A kinetic mechanism for cleavage of precursor tRNA(Asp) catalyzed by the RNA component of Bacillus subtilis ribonuclease P.

A kinetic mechanism is presented for the cleavage of Bacillus subtilis precursor tRNA(Asp) catalyzed by the RNA component of B. subtilis ribonuclease P (RNase P) under optimal conditions (50 mM Tris Cl (pH 8.0), 100 mM MgCl2, and 800 mM NH4Cl, 37 degrees C). This kinetic mechanism was derived from measuring pre-steady-state, steady-state, single-turnover, and binding kinetics using a combination of quench-flow, gel filtration, and gel shift techniques.

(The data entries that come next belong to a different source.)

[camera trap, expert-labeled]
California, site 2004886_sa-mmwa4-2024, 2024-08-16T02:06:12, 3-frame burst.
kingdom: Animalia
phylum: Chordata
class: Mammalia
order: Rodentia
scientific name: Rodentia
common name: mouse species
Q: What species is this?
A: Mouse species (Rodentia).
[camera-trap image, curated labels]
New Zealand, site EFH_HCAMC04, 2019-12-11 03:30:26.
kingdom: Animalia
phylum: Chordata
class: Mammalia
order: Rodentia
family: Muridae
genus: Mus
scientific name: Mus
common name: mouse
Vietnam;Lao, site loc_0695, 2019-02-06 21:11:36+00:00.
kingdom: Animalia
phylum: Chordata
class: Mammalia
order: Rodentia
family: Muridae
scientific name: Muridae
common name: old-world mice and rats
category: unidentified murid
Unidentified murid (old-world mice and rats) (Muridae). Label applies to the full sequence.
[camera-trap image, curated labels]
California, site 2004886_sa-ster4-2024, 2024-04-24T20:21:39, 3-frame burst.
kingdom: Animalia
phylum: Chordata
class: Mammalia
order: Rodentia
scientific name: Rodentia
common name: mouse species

A minimal kinetic description involves the following: (1) binding of pre-tRNA(Asp) to RNase P RNA rapidly (6.3 x 10(6) M-1 s-1), but slower than the diffusion-controlled limit; (2) cleavage of the phosphodiester bond with a rate constant of 6 s-1; (3) dissociation of products in a kinetically preferred pathway, with the 5' RNA fragment dissociating first (> or = 0.2 s-1) followed by rate-limiting tRNA dissociation (0.02 s-1); and (4) formation of a second conformer of RNase P RNA during the catalytic cycle that is less stable and binds pre-tRNA(Asp) significantly more slowly (7 x 10(4) M-1 s-1). This scheme involves the isolation of individual steps in the reaction sequence, is consistent with steady-state data, and pinpoints the rate-determining step under a variety of conditions. This kinetic mechanism will facilitate a more accurate definition of the role of metals, pH, and the protein component in each step of the reaction and provide an essential background for understanding the influence of structural changes on the catalytic activity.